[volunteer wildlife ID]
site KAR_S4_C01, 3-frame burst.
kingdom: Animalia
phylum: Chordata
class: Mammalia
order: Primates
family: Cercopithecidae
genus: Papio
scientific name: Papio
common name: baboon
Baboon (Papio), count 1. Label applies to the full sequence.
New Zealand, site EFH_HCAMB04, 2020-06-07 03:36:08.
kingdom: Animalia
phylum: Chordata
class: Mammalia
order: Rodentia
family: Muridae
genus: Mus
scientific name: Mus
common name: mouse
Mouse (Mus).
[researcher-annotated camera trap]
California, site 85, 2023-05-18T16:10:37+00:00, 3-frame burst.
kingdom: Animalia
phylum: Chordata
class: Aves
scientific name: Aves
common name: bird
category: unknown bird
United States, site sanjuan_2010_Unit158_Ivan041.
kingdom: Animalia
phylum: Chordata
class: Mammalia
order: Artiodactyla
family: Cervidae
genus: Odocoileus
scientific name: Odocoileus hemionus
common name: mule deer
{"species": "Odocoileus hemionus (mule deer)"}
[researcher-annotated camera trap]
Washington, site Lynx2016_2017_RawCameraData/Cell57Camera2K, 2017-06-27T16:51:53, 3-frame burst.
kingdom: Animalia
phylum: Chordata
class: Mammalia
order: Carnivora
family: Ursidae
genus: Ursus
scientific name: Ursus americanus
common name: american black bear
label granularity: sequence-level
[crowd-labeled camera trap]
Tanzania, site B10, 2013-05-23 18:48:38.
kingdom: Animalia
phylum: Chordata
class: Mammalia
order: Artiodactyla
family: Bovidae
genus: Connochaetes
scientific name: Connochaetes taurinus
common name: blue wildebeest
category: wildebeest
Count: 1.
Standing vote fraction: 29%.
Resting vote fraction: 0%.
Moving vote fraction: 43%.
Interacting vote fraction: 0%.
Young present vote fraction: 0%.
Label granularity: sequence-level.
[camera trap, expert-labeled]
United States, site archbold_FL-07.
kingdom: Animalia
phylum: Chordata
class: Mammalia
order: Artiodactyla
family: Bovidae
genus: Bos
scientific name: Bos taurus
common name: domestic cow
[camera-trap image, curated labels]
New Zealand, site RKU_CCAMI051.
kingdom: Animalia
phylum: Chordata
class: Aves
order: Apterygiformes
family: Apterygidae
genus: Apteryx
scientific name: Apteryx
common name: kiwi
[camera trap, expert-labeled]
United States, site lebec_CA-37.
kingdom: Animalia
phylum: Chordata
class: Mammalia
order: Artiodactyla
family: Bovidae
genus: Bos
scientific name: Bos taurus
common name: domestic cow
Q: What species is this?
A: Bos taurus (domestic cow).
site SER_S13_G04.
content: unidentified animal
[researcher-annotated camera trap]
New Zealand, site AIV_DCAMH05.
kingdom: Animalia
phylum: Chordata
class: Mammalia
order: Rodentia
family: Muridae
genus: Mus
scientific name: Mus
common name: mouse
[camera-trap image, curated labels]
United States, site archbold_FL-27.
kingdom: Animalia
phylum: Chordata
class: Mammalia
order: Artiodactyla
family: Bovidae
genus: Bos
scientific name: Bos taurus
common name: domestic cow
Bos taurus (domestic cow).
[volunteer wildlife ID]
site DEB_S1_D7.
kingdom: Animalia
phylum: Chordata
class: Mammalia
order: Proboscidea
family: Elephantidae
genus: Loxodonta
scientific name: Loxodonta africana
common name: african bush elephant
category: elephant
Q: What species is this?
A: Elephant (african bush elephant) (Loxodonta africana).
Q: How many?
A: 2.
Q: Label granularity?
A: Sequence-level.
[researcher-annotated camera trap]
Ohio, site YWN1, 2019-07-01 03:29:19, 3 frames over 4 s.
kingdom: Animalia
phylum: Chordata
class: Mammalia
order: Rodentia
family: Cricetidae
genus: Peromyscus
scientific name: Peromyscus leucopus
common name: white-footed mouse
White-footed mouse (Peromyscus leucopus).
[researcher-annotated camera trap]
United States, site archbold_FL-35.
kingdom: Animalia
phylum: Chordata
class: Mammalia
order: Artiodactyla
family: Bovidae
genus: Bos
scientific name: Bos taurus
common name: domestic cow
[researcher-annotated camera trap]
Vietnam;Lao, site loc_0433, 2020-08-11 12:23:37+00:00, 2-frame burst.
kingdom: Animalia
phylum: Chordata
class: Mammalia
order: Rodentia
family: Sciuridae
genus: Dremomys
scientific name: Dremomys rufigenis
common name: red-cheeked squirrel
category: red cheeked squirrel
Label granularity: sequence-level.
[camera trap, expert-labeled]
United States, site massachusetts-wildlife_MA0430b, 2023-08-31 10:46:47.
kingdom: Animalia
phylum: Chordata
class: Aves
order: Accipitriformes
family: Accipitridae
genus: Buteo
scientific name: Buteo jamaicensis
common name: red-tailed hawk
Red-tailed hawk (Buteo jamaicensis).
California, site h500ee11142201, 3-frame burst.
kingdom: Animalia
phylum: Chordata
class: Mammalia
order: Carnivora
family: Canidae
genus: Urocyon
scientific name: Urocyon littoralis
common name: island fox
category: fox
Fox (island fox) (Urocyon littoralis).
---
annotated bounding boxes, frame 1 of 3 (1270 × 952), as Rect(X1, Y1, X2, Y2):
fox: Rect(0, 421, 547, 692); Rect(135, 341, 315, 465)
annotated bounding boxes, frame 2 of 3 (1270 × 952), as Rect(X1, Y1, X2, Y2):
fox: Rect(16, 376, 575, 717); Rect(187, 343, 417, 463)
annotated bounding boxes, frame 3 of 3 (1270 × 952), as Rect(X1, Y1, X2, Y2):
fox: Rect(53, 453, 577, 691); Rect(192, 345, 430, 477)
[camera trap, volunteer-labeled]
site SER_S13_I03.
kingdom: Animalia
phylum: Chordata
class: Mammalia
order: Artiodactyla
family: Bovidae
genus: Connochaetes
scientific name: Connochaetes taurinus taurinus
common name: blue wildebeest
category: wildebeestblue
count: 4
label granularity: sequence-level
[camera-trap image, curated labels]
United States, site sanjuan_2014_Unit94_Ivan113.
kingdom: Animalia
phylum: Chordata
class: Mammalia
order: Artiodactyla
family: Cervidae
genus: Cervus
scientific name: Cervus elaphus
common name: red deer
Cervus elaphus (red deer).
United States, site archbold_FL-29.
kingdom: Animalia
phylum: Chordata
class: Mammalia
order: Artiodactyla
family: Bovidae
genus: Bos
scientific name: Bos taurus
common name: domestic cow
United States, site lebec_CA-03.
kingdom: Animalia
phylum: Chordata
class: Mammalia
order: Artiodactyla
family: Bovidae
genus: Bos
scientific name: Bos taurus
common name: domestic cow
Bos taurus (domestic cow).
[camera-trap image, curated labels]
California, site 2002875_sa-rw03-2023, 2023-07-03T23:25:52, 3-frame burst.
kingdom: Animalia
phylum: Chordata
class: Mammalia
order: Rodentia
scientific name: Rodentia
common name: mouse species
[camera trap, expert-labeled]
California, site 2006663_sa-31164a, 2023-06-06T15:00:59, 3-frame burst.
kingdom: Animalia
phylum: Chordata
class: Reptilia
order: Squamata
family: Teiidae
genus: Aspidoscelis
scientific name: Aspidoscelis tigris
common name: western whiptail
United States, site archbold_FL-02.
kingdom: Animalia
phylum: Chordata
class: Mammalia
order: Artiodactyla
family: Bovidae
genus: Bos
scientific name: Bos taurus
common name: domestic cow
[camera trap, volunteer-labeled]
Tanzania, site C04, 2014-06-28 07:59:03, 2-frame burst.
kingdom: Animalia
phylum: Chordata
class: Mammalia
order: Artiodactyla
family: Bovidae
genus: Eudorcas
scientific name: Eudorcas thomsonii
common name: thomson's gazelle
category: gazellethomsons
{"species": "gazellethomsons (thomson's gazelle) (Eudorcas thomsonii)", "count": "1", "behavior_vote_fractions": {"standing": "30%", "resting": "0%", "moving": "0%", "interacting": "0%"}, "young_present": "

————

Only the lines that contain the string "Eudorcas" should be copied from the entries above.

genus: Eudorcas
scientific name: Eudorcas thomsonii
{"species": "gazellethomsons (thomson's gazelle) (Eudorcas thomsonii)", "count": "1", "behavior_vote_fractions": {"standing": "30%", "resting": "0%", "moving": "0%", "interacting": "0%"}, "young_present": "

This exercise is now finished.